● To do: From the material below, copy exactly the lines beginning with the one that contains "Fulham's Colombian forward" and ending with the one that contains "Beach at Nora"; the pictures stay out.

● Dataset records:
···

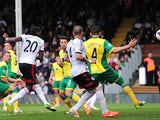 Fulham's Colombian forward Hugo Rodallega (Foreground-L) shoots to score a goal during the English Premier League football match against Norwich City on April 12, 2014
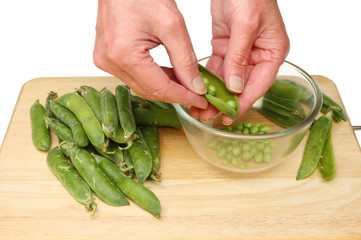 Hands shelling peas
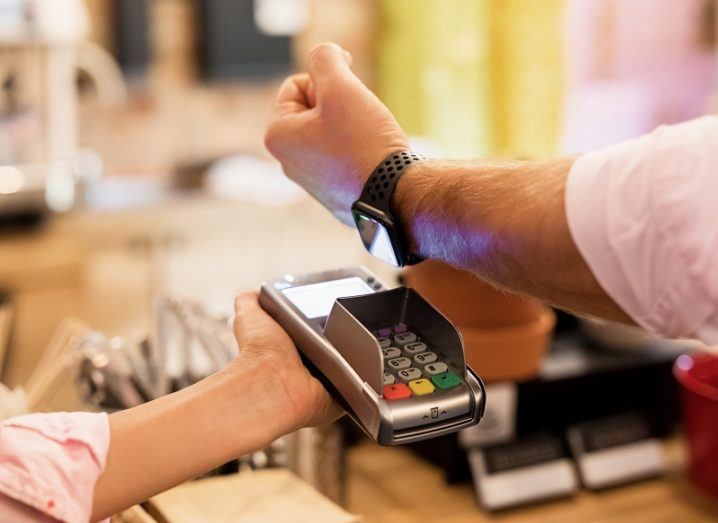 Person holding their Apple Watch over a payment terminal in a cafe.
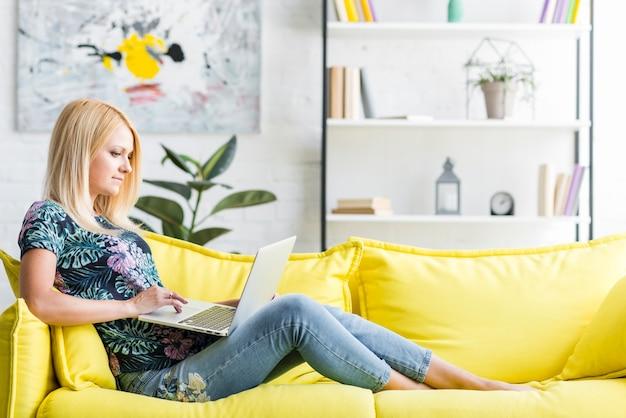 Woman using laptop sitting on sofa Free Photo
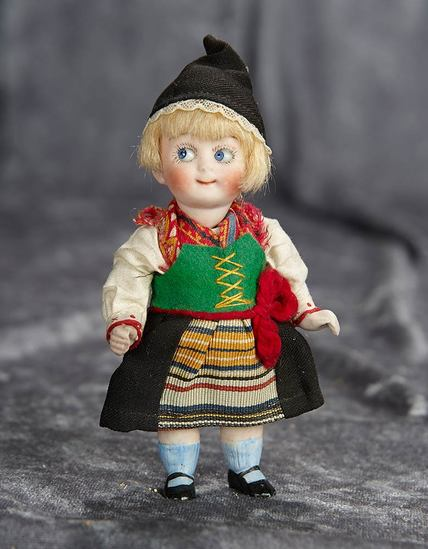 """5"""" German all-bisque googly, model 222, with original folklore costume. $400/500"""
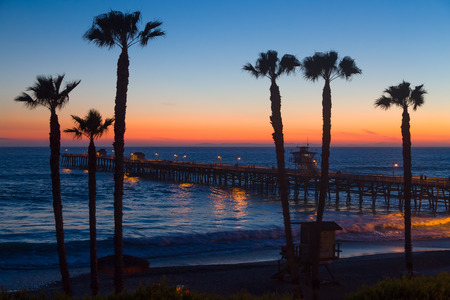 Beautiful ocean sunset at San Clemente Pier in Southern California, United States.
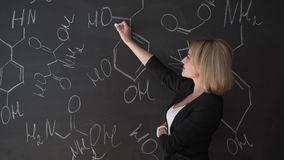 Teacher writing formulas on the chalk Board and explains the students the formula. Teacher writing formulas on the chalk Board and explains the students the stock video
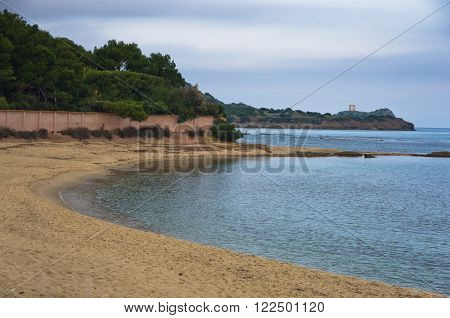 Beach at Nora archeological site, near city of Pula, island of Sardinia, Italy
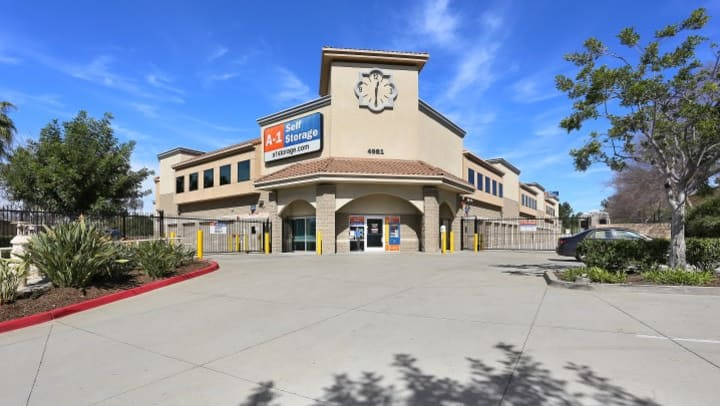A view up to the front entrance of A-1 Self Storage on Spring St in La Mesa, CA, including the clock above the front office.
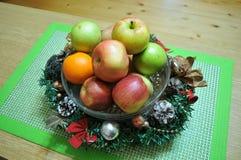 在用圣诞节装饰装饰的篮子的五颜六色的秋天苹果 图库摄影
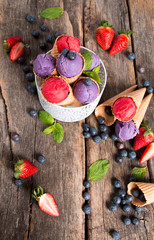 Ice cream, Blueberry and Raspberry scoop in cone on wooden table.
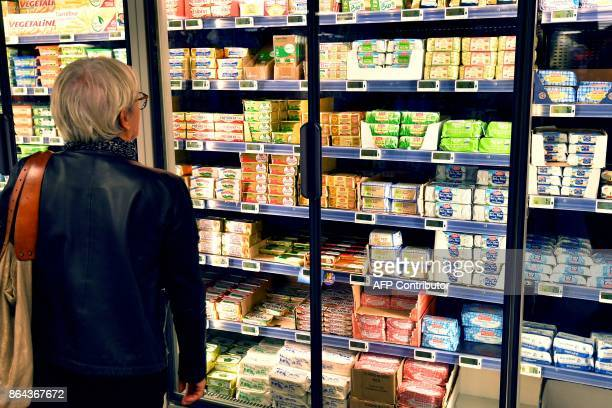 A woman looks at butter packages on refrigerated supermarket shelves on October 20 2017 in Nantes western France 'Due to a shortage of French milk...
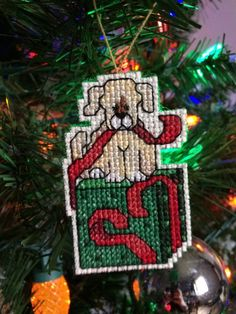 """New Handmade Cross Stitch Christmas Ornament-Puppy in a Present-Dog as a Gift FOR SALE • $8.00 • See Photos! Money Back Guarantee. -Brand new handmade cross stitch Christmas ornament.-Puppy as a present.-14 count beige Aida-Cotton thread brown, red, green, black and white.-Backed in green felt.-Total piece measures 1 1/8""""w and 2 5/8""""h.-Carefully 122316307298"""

···

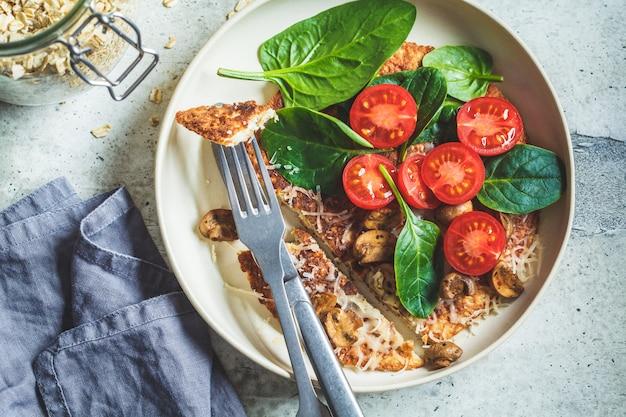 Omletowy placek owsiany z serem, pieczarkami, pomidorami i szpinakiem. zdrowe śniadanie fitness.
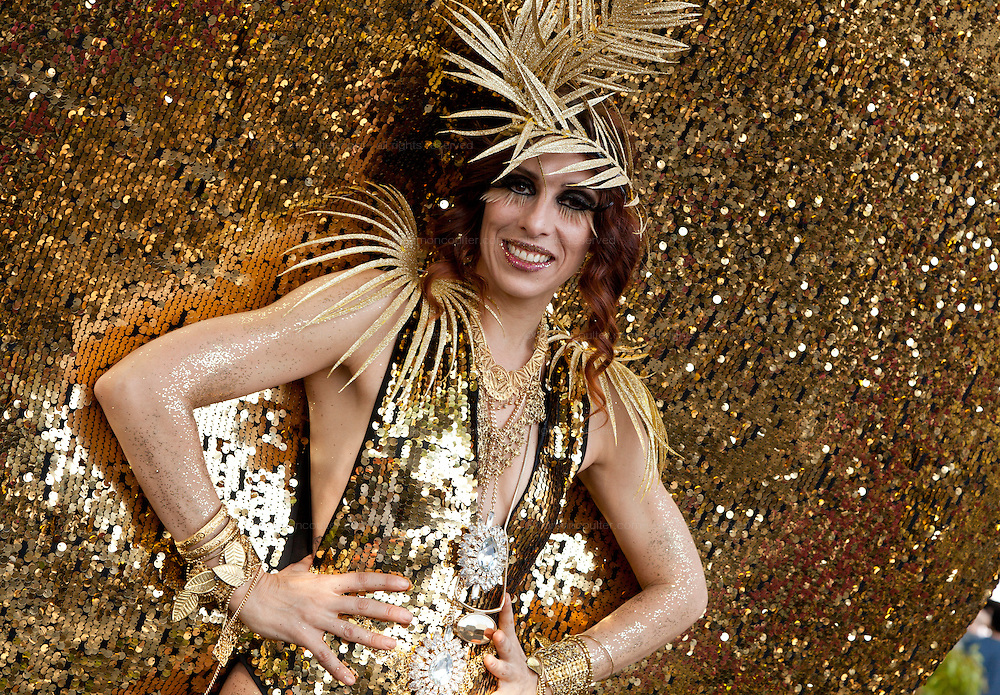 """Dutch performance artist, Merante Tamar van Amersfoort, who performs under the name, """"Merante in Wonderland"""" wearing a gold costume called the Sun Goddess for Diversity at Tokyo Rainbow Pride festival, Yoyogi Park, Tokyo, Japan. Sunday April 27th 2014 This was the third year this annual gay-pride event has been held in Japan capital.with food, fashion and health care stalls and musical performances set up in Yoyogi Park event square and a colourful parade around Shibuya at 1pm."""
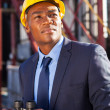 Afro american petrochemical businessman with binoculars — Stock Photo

···

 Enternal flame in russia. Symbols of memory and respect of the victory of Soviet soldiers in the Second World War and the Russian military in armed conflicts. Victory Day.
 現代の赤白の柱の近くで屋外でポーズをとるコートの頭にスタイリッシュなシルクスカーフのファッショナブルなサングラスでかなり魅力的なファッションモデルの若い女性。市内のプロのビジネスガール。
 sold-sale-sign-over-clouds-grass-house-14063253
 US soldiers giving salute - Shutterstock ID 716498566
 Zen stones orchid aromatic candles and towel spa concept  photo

···

● Result:
 Fulham's Colombian forward Hugo Rodallega (Foreground-L) shoots to score a goal during the English Premier League football match against Norwich City on April 12, 2014
 Hands shelling peas
 Person holding their Apple Watch over a payment terminal in a cafe.
 Woman using laptop sitting on sofa Free Photo
 """5"""" German all-bisque googly, model 222, with original folklore costume. $400/500"""
 Beautiful ocean sunset at San Clemente Pier in Southern California, United States.
 Teacher writing formulas on the chalk Board and explains the students the formula. Teacher writing formulas on the chalk Board and explains the students the stock video
 Beach at Nora archeological site, near city of Pula, island of Sardinia, Italy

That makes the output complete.